# Tâches et exercices
[1] Dans quel département a lieu la rencontre avec les trois « Intrépides », selon le texte sur les vigneronnes ?
[2] Recopiez le passage du texte sur les vigneronnes qui commence à « Il fut un temps, pas » et se termine à « des vigneronnes visionnaires. ».

::: Texte cité :::

Les femmes vigneronnes ont désormais pignon sur vigne et portent haut les valeurs de la solidarité féminine en se réunissant au travers de collectifs dynamiques et volontaristes. Rencontre dans l’Hérault avec trois ‘’Intrépides’’ qui assemblent leurs différences et leur passion commune des vins du Languedoc.
Il fut un temps, pas si lointain, où l’on racontait qu’une femme indisposée qui entrait dans un chai faisait tourner le vin… Puis il y a eu les ‘’veuves champenoises’’, Barbe-Nicole Clicquot-Ponsardin, Jeanne-Alexandrine Pommery, Lily Bollinger, ou encore Adèle Jouët et la dynastie des veuves Devaux, qui prouvèrent que les femmes étaient d’excellents chefs d’entreprises et des vigneronnes visionnaires.

::: Données extraites :::

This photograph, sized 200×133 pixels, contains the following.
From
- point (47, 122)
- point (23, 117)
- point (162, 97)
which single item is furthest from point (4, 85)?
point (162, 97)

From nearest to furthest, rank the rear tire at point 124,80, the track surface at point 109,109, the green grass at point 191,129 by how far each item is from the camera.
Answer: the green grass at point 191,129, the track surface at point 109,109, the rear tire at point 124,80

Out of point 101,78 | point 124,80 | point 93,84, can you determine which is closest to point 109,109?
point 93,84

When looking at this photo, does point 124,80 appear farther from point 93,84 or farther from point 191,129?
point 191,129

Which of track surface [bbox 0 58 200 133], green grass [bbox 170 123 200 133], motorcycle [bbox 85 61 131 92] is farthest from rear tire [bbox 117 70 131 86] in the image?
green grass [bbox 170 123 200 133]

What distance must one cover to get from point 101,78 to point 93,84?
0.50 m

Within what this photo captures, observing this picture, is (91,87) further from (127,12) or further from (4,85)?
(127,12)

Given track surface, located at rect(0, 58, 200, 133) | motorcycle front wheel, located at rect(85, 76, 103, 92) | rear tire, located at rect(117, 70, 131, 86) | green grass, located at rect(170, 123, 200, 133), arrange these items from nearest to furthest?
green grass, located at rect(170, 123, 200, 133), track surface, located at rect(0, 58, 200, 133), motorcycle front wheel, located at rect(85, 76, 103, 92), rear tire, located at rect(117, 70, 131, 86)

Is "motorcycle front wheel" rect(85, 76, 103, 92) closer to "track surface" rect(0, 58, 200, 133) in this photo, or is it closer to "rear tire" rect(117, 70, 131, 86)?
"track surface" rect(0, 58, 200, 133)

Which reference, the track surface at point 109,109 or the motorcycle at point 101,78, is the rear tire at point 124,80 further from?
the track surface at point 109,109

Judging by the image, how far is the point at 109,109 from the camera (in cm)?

:::

# Réponses données
[1] Dans l'Hérault.

[2]
Il fut un temps, pas si lointain, où l’on racontait qu’une femme indisposée qui entrait dans un chai faisait tourner le vin… Puis il y a eu les ‘’veuves champenoises’’, Barbe-Nicole Clicquot-Ponsardin, Jeanne-Alexandrine Pommery, Lily Bollinger, ou encore Adèle Jouët et la dynastie des veuves Devaux, qui prouvèrent que les femmes étaient d’excellents chefs d’entreprises et des vigneronnes visionnaires.